Question

the distance between Akola and Bhusaval is 168 km .an Express train takes 1 hour less than a passenger train to cover the distance .find the average speed of train if the average speed of the express is more by 14 km/hr than the speed of the passenger train​

Answer 1

Given, distance between the two places=168km

We know that speed=distance traveled/time taken

=>time taken=distance traveled/speed

Let speed of passenger train be 'x' km/hr

Then the time taken by passenger train to cover the distance=168/x

given, speed of express is 14km more than that of passenger train

=>speed of express=(x+14) km/hr

=>Time taken by express=168/X+14

Now, it is given that express train takes 1 hour less than the passenger train to cover the distance.

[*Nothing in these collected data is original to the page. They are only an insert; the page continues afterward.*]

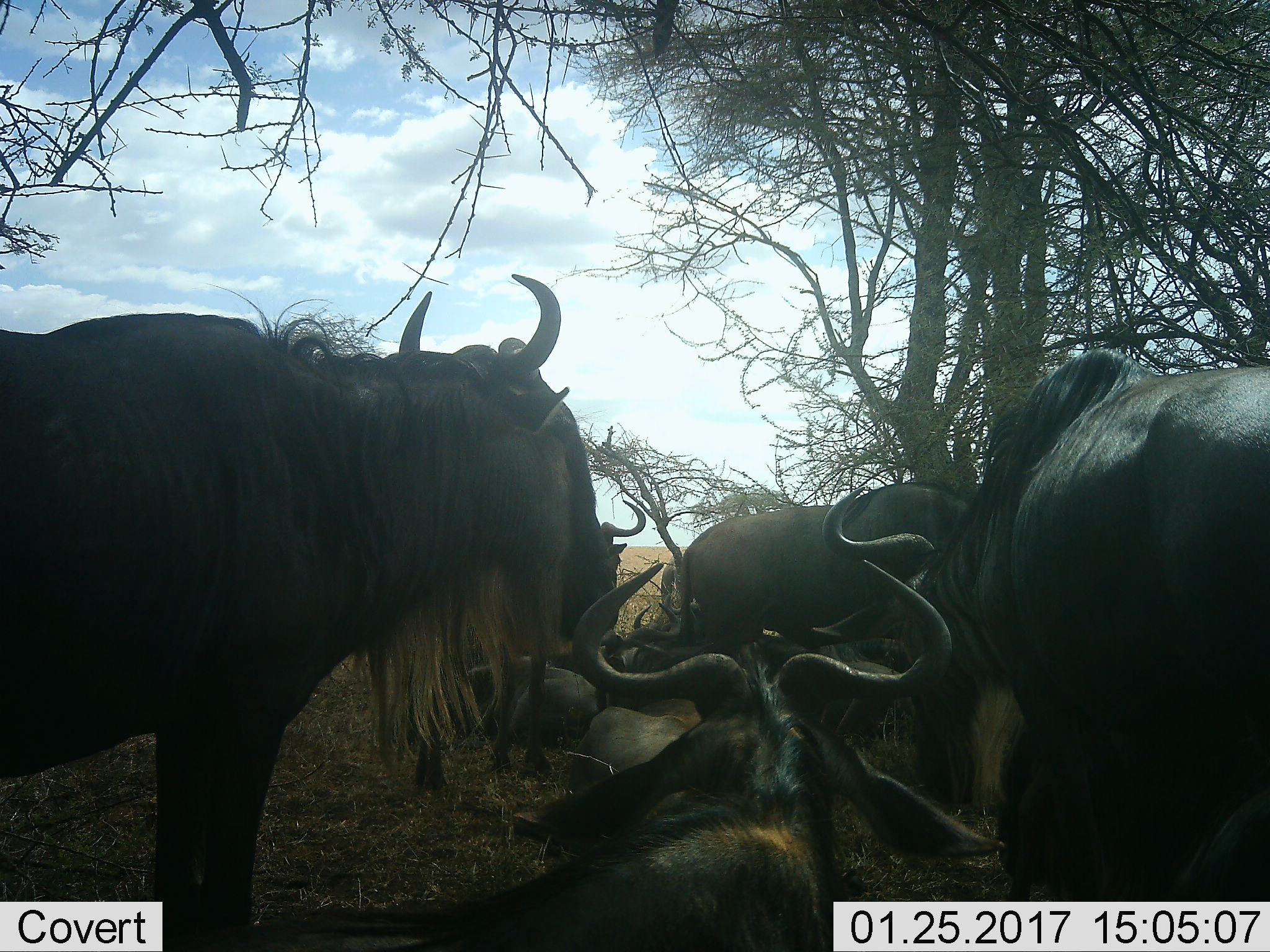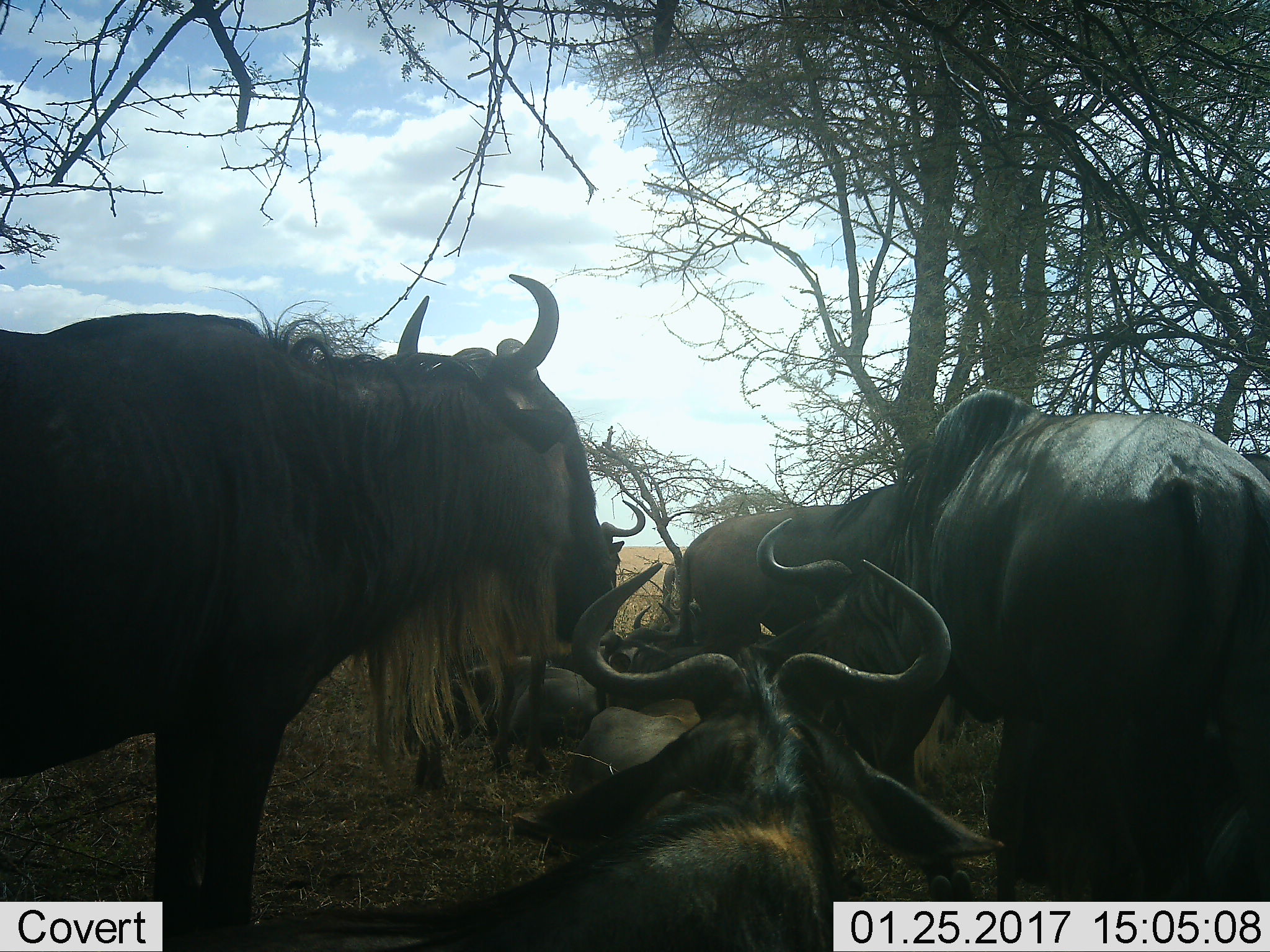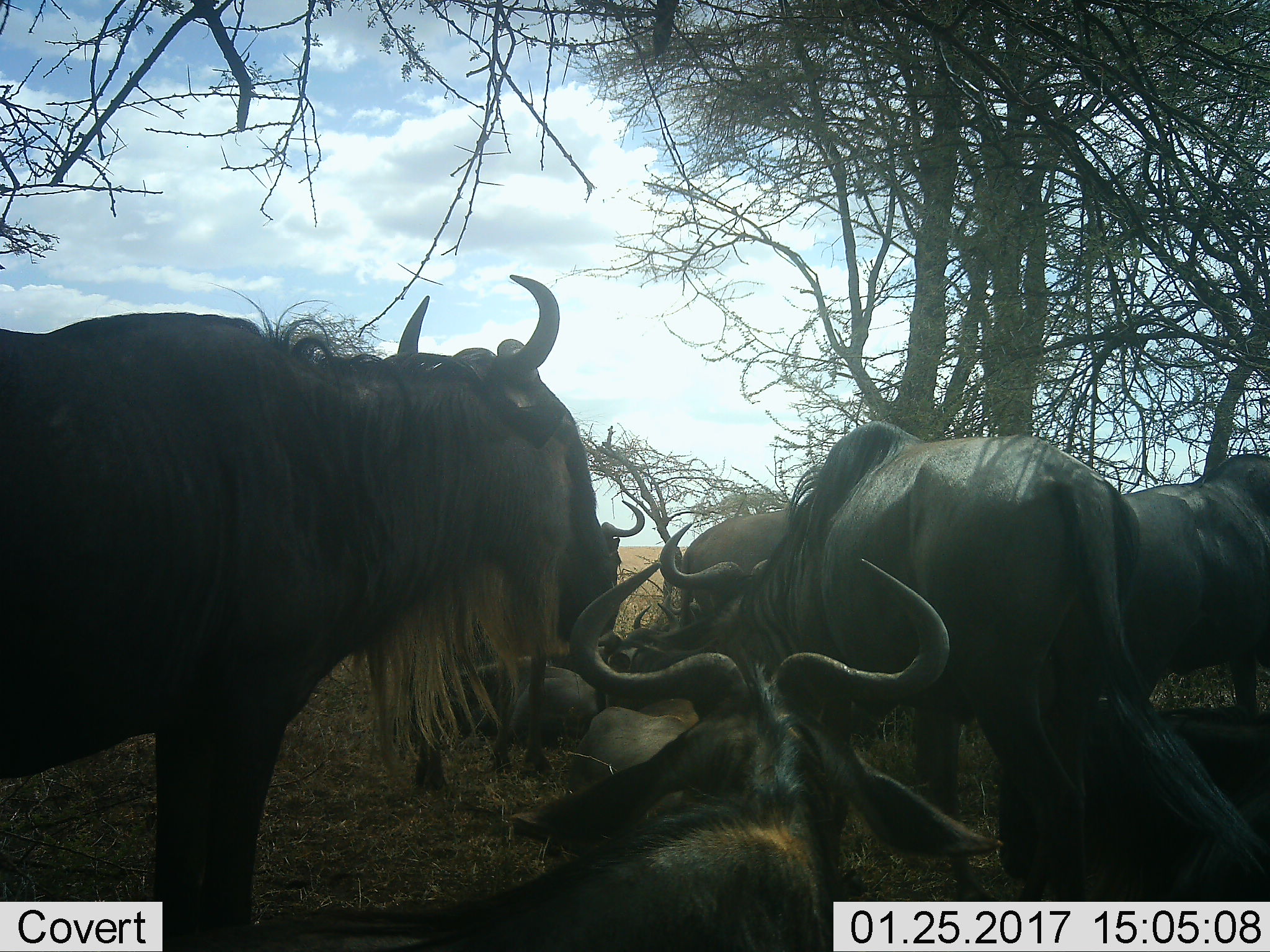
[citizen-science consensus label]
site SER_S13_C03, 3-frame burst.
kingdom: Animalia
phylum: Chordata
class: Mammalia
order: Artiodactyla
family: Bovidae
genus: Connochaetes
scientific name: Connochaetes taurinus taurinus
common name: blue wildebeest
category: wildebeestblue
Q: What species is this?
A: Wildebeestblue (blue wildebeest) (Connochaetes taurinus taurinus).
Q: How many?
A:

=>Time taken by passenger train-time taken by express train=1

$\frac{168}{x} - \frac{168}{x + 14} = 1$

$\frac{168(x + 14) - 168x}{x(x + 14)} = 1$

On simplifying, we get the equation

${x}^{2} + 14x - 2352 = 0$

${x}^{2} + 56x - 42x - 2352 = 0$

$x(x + 56) - 42(x + 56) = 0$

Which implies, x=42,-56

But x cannot be negative

=> x=42

Therefore, speed of passenger train x=42km/hr

and speed of express (x+14) = 56km/hr